The social contract can be defined as explained as socially approved relationships aimed to ensure order and peace. The background rights of several properties, freedom of contract, first possession, and restitution are rights that we cannot do without if we are to address the problems of knowledge, interest, and power, problems we must address somehow. To reduce the legitimated use of power in a society that enforceable rights engender.

In the Gospel of John, eternal life is available to true faith now and continues into the final perfect order of God. In all four Gospels, both aspects appear. The Synoptic picture stresses the future note, while the Gospel of John accents the present privilege, but these two aspects appear in both forms of the message of Jesus. Moreover, the New Testament has no detailed plan for social reform or revolution. Since the world was a sinful world, and sin found expression in both personal actions and social movements, the kingdom of God would differ radically from the existing world order1.

But the New Testament writers and teachers did not urge planned action to alter the outward form of social life. There was no revolt against the pagan government, even when it persecuted the church. The just is defined by the liberal fusion of justice and the rule of law and is enforceable2.

The good–whether good conduct or a good society–is defined by other kinds of moral analysis and is unenforceable.

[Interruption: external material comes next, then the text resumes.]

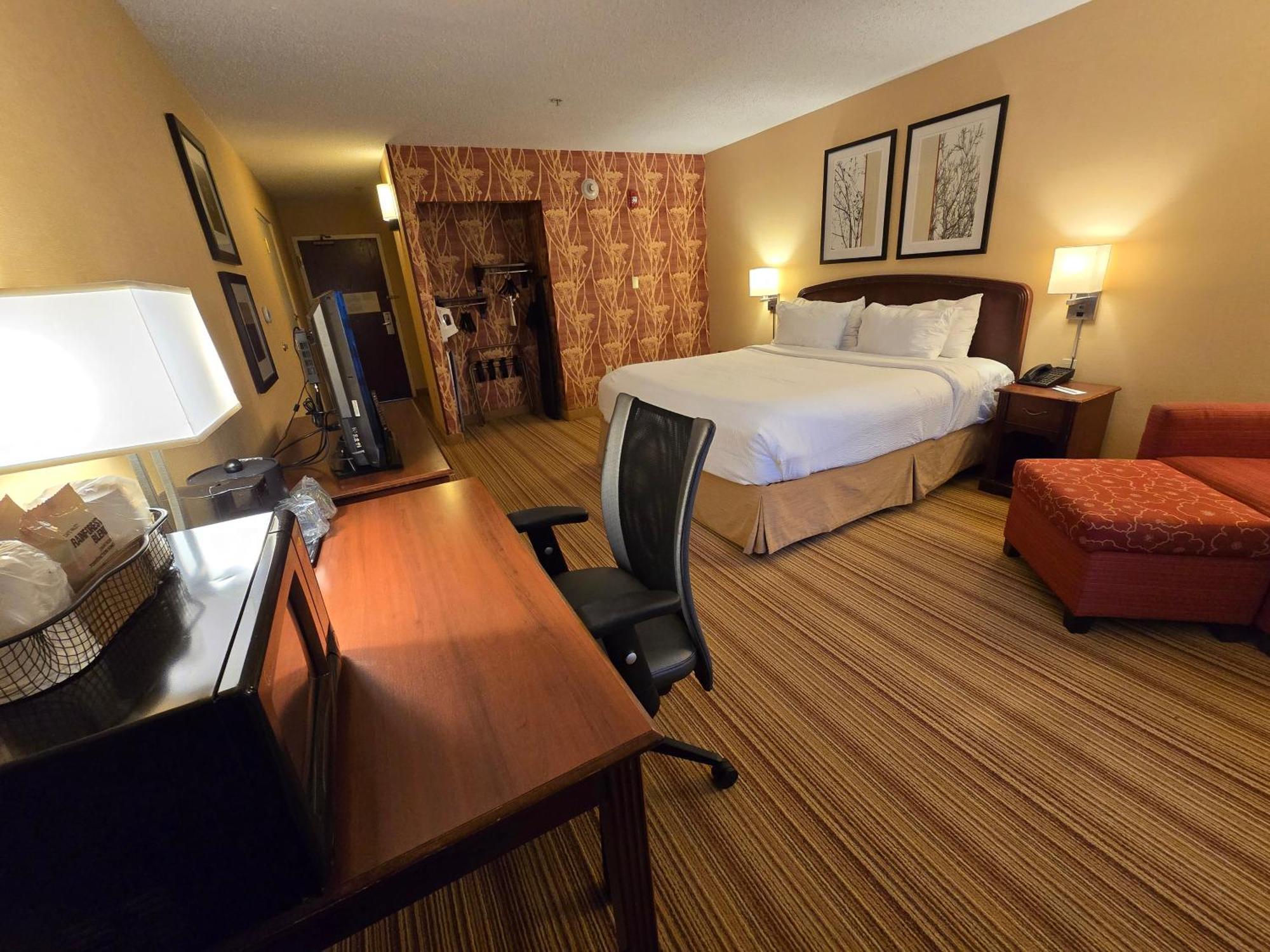 Country Inn & Suites By Radisson, Convention Center Altoona Exterior foto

The distinction between the just and the good also corresponds to the distinction between natural rights which define justice and injustice, and the natural law which defines virtue or good conduct and vice or bad conduct. Because it neither mandates nor prohibits good or bad conduct, but only just or unjust conduct, it is commonly said that liberalism is “neutral” with respect to different theories of the good3.

The limitations of the social contract are that modern cultures require for their maintenance a certain amount of coercion to perpetuate themselves are eventually obliterated by the aggregate of free choice. These aggregate results are thought by some to be less than satisfactory, even to those who exercised the choices that brought them about. There is considerable truth to this charge4. A society that adheres to a liberal conception of justice and the rule of law could not prohibit ways of living that some or even many find bothersome or offensive and, consequently, those ways of living may persist and possibly may even come to dominate social life.

Some may detest the “blight” of fast-food restaurants, the leveling influence of the mass media, an alleged loss of cultural diversity, etc. For better or worse, regulating choice so as to ensure “good” choices will result in a substantially different world than one in which free choices are permitted.

This use of force will prevent, at least indirectly, certain conceptions of the good from being achieved5. The conception of social contract solves the problems of knowledge, interest, and power by placing certain restrictions on the means one may use to pursue happiness. Individual discretion is “bounded.” Consequently and unavoidably, there is a systemic bias against those who believe that their pursuit of happiness requires them to use the very means that are proscribed and who will be prevented from doing so. And there is a systemic bias in favor of the types of society that arise when people have the liberty that the liberal conception of justice defines and serves to protect.

Bibliography

Exodus 20:1-25. 2008. Database on-line. Web.

Rousseau, J.J. Social Contract. 2008. Database on-line. Web.

Footnotes

  1. Exodus 20:1-25. 2008. Database on-line. Web.
  2. Ibid.
  3. Rousseau, J.J. Social Contract. 2008. Database on-line. Web.
  4. Exodus 20:1-25. 2008. Database on-line. Web.
  5. Rousseau, J.J. Social Contract. 2008. Database on-line. Web.